Frequency-azimuth-elevation determination with a single acoustic vector-sensor involved in a reflecting boundary

The temporally regularized multiresolution ESPRIT (Estimation of Signal Parameters via Rotational Invariance Techniques) algorithm is proposed to exploit the second-order information present in the superposition of incidence of direct and reflected monochromatic acoustic waves for uni-vector-sensor direction finding in the presence of a reflecting boundary. The data are organized such that the phase shifts for frequency estimation of each signal corresponding to two distinct sampling rates are separately embedded in the modulus and argument of the ESPRIT eigenvalue, whereas the direction cosines for azimuth-elevation direction-of-arrival (DOA) estimation dwell in the associated ESPRIT eigenvector, and thus the matching procedure for aligning the output of multidimensional and multi-invariant data manipulation is avoided. The temporal multiresolution herein realized is iteration free and needs merely one lower-dimensional eigendecomposition.

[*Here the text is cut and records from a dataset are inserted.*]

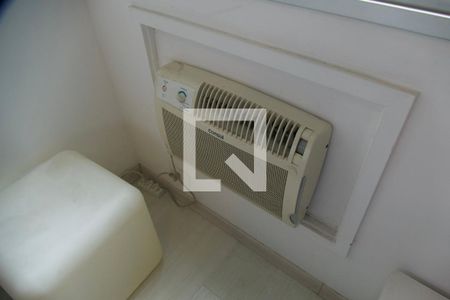 Apartamento à venda com 65m², 2 quartos e 1 vagaQuarto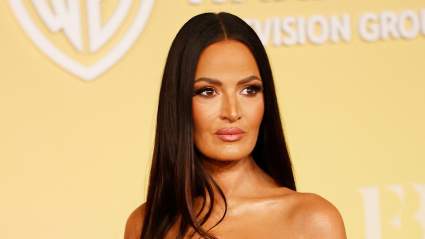 Lisa Barlow Teases a ‘So Different’ RHOSLC Season 7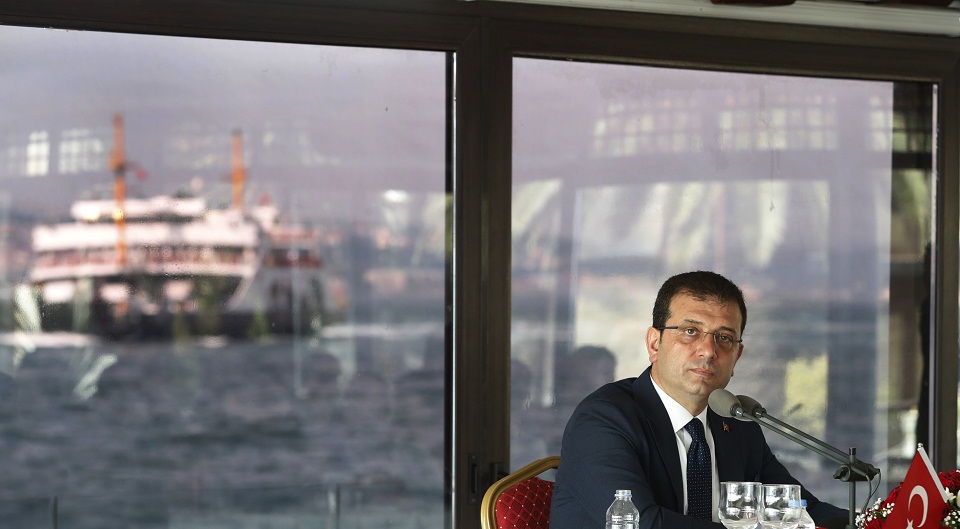 τουρκία-εισαγγελέας-ερευνά-πώς-στάθη-561352435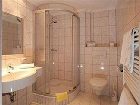 фото отеля Alpenhotel Tauernkoenig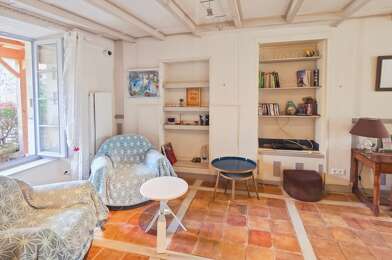 Maison 4 pièces 192240 €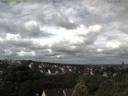 Vorschaubild von 30.08.2025 12:14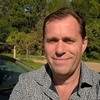 игорь, 52, г.Вологда игорь, 52, г.Вологда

The simplified version of the presented method offers a similar performance while requiring only two time-delayed data sets and thus has a comparable computational complexity with the traditional single resolution ESPRIT. This ESPRIT-type method is also blind to the reflection coefficient which generally depends on the boundary nature, medium property, and signal parameters still to be estimated, viz. DOAs and signal frequencies. Simulation results are included to validate the proposed algorithm.